Tuesday, April 6, 2021

Trevor Noah on corporations reacting to Georgia's restrictive voting laws

After three days of fun with holidays, it's time for me to ease back into examining serious topics, like elections. The Daily Show with Trevor Noah uploaded the perfect video this morning for coating a serious subject with comedy, Georgia Restricts Voting & Corporations Snap Back.

Georgia lawmakers pass sweeping voting restrictions, under threat of boycotts corporations are finally speaking out, and Trump trashes MLB, Coca-Cola, and more.
I can explain the reactions of Coca-Cola, Delta, and Major League Baseball in one sentence: Being inclusive, including supporting voting rights, has become good for business. In return, conservatives are finally realizing that corporations are no longer their allies on social issues after decades of tacit support for them after decades of open support and cooperation on economic issues, and conservatives, particularly those in the Republican Party, are freaking out. Jimmy Kimmel concentrated on that part of the reaction in Trump Complains About Cancel Culture, Wants EVERYONE Canceled.

▸ **TO-DO LIST**
**a.** Answer these from the post on Georgia's voting laws, one line each, marked (i), (ii), (iii):
(i) What is the title of the video The Daily Show with Trevor Noah uploaded?
(ii) Which three reactions does the writer say can be explained in one sentence?
(iii) Which host concentrated on the conservative reaction?
**b.** Name every person mentioned in the post on Georgia's voting laws.
**c.** From the post on Georgia's voting laws, extract the passage that begins at the words "Trevor Noah on" and stops after "Corporations Snap Back.".

▸ **DATASET EXCERPT**
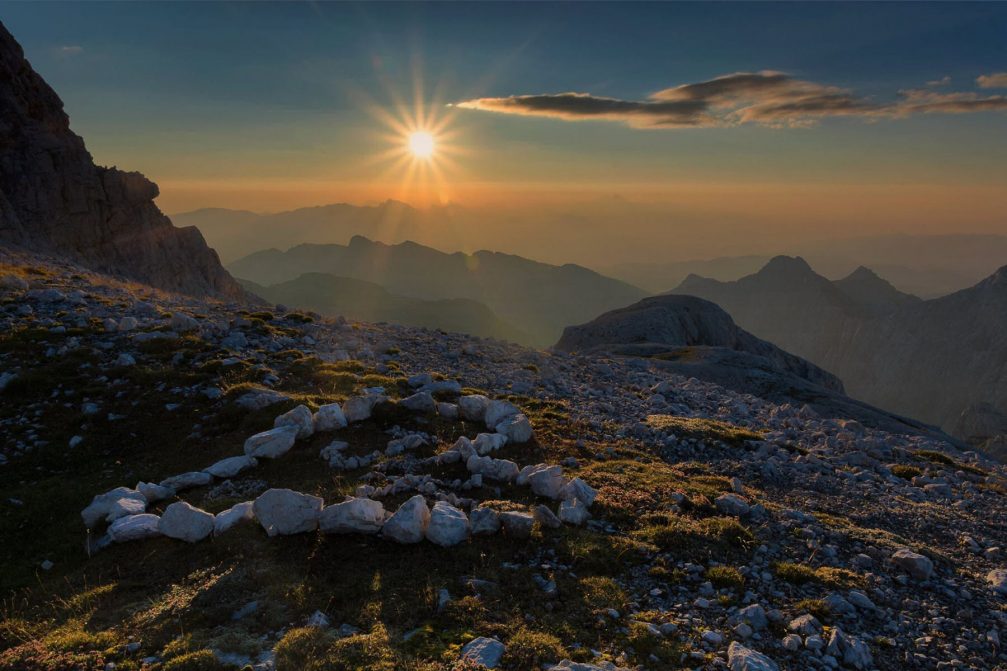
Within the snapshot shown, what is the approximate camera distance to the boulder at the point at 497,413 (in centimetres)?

▸ **ANSWERS FOR THE EXERCISE**
**a.**
(i) Georgia Restricts Voting & Corporations Snap Back
(ii) Those of Coca-Cola, Delta, and Major League Baseball
(iii) Jimmy Kimmel

**b.** Trevor Noah, Trump, Jimmy Kimmel

**c.**
Trevor Noah on corporations reacting to Georgia's restrictive voting laws

After three days of fun with holidays, it's time for me to ease back into examining serious topics, like elections. The Daily Show with Trevor Noah uploaded the perfect video this morning for coating a serious subject with comedy, Georgia Restricts Voting & Corporations Snap Back.